LOS ANGELES (California) – Salvadoran immigrants in the United States are raising funds with various activities to build a school in a town in their country, in order for students to “fall in love” with the facilities and thus move away from the danger of falling into “maras” (criminal gangs).
El Piche, in the eastern province of La Union, is the place that will benefit from this initiative that has started precisely from a group of Salvadorans from that town, who this Saturday organized a concert of gospel music to swell the account from which funds will go out for the school.
“It is a risk where today these young people are receiving classes,” said Efe Enot Rubio, president of the Salvadoran Committee El Piche in Los Angeles.

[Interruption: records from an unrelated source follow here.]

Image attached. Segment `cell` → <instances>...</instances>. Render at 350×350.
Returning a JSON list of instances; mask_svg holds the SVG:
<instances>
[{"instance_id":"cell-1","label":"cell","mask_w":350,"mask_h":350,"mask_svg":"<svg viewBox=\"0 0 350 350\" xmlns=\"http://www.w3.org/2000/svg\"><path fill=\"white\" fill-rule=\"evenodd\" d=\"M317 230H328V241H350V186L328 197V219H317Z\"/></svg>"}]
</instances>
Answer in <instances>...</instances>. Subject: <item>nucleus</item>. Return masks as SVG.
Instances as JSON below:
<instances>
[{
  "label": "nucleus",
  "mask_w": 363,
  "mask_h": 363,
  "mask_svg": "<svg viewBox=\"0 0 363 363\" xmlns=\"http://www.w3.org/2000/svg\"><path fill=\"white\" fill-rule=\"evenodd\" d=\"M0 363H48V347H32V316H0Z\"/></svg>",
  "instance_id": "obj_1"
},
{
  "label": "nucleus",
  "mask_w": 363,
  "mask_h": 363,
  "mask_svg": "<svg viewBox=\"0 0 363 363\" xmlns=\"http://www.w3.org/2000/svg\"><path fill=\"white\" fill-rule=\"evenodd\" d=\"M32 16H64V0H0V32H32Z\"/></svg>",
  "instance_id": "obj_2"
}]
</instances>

“That’s why it’s important to give young people a chance with a modern building, a building where they will have the opportunities they don’t have in the current facilities,” said Rubio, who emigrated to the U.S. 38 years ago and received primary education in the now deteriorated school.
The new “Complejo Educativo El Piche” will benefit some 400 students from 13 rural communities located around the municipality of El Carmen unionense.
The estimated cost of construction, which is scheduled to begin in January 2017, will be 1.8 million dollars.
Rubio said several entities, including the Salvadoran Ministry of Education, have pledged funds totaling $811,000.
“We are putting the necessary tools in each of these young people so that there is no excuse (to leave school),” said Rubio.
“What we want is for these young people to fall in love with wanting to seek a better future through education,” he said.
In El Salvador, “maras” pressure young people on the streets to join their ranks and commit crimes.
Figures from El Salvador’s National Civilian Police (PNC) from Jan. 1 to April 30, 2016 indicate that these groups were the perpetrators of 2,355 murders, making the small Central American country among the most violent in the world.
Rubio said that “more than 20 schools have been built” in El Salvador with community activities in the United States. “Sometimes it is to expand the schools, to provide them with a computer center,” he added.
The leader of the El Piche committee has been managing donations and organizing activities to meet various needs in Salvadoran towns for the past two decades.
Edgar Escolán Batarse, delegate of the Legislative Assembly of El Salvador, attended this Saturday the presentation of “Tercer Cielo” and “House of Praise” at the Fuente de Vida temple in Sun Valley (California), singer-songwriters of gospel music who contributed their talent to raise funds by selling tickets.
“In order to have a better El Salvador we need a better education as well,” the deputy for the province of San Miguel, member of the Nationalist Republican Alliance (ARENA), told Efe.
“It is for all Salvadorans to be able to take this kind of breath,” said the legislator, who described that if “the student feels comfortable in the room taking classes, he is not worried that the sun is going to come in or that the rain is going to fall on him.
For his part, Juan Rodriguez, who along with his wife Evelyn Herrera is part of “Tercer Cielo,” told Efe that “to give them a new school is to give them an opportunity to develop their talents and get away from the dangers of the streets.
While Nathan Raigosa, a member of “House of Praise,” said that “in schools like the Piche receive future classes engineers, lawyers, doctors and presidents.
“And we are thousands and thousands of young people in the United States who support them so that they have a beautiful school and excellent education,” he concluded.